# MOV-Datei ruckelt



## Thorsten (23. September 2011)

Hi,

ich hätte mal 'ne bescheidene Frage: Am Laptop hab' ich 'ne Intenso 2,5'' Festplatte angeschlossen von wo ich immer Filme gucke. Bis 6 GB geht's, aber die anderen MOV-Dateien sind 8 und 10 GB groß und ruckeln beim Abspielen, auch wenn ich auf Laptop kopiere, also von interner HD.
System is' XP Home Edition, Version 2002, Service Pack 2, Pentium 1,73 mit 1 GB RAM. Was muss ich ändern für ruckelfreies schaun? Speicherplatz auf interne HD sind 8,76 GB und auf der externen 115 GB. Nutzen tu ich den VLC-Player. Vielleicht den virtuellen Arbeitsspeicher erhöhen?
Hat jemand Rat?

Dankeschön!


----------



## sheel (23. September 2011)

Hi

die haben nicht nuhr mehr Dateigröße, sondern wahrscheinlich auch mehr Qualität?
Wie lang (Zeitmäßig) ist denn so ein 10GB-Film bei dir?

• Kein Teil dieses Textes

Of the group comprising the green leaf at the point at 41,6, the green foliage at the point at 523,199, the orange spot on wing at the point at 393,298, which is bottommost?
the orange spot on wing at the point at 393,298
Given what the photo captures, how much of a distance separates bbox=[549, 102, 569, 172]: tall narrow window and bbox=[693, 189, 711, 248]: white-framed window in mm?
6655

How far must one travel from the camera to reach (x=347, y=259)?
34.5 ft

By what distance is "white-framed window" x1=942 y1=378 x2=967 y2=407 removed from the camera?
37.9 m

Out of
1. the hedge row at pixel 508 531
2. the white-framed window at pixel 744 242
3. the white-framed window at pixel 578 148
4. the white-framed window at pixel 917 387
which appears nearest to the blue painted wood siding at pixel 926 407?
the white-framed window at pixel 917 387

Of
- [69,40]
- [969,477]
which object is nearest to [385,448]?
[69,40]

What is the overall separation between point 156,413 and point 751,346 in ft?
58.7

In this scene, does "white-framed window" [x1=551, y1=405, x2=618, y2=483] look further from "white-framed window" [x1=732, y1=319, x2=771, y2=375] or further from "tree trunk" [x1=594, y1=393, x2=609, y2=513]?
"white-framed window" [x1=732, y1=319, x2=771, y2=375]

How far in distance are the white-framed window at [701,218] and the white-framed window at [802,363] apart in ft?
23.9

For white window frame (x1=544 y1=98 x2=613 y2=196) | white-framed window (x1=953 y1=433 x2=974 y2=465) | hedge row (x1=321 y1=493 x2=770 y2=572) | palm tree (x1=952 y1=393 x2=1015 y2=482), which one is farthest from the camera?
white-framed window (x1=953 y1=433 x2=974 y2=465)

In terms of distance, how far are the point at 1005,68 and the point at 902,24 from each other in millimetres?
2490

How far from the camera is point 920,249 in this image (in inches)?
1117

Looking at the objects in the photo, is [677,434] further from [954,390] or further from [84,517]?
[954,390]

Den Virtuellen Arbeitsspeicher bzw. Auslagerungsdatei erhöhen hat in dem Fall keinen Sinn.


----------



## Thorsten (24. September 2011)

Also, 10 GB läuft ca. 2:10:21, 8 GB ca. 1:4818 und 6 GB etwa 2:10:55.
Somit kann es doch nicht von der Qualität abhängig sein, denn der 6 GB Film läuft fast genau so lange wie der 10 GB Film und der mit 6 GB ruckelt nicht. Hab' auch schon mit dem Windows Media Player getestet, doch das selbe Problem... Und nun?


----------



## sheel (24. September 2011)

10GB mit ca. 2h sind 1.5MB/s.
Wie ist die Festplatte denn angeschlossen? USB?
Kann schon sein, dass die Übertragung von der Festplatte rein einfach nicht schnell genug ist.
12MBit/s schafft nicht jede Kombination.
Siehe Tabelle hier: http://de.wikipedia.org/wiki/Universal_Serial_Bus#Datenraten

Gruß


----------



## Thorsten (24. September 2011)

HD is' 'ne 2,5'' von Intenso und mit Y-USB angeschlossen, also über 2 USB-Anschlüsse. Hab' aber schon die ruckelnen Filme auf die interne HD kopiert und da ruckelts genauso. Denke mal, dass die Grafikkarte mit der höheren Bitrate nicht klar kommt. Je größer die Datei, desto höher auch die kbps. Eingebaut is' die ATI MOBILITY RADEON X300. Tja, alles schon älter...glaube 6 Jahre...


----------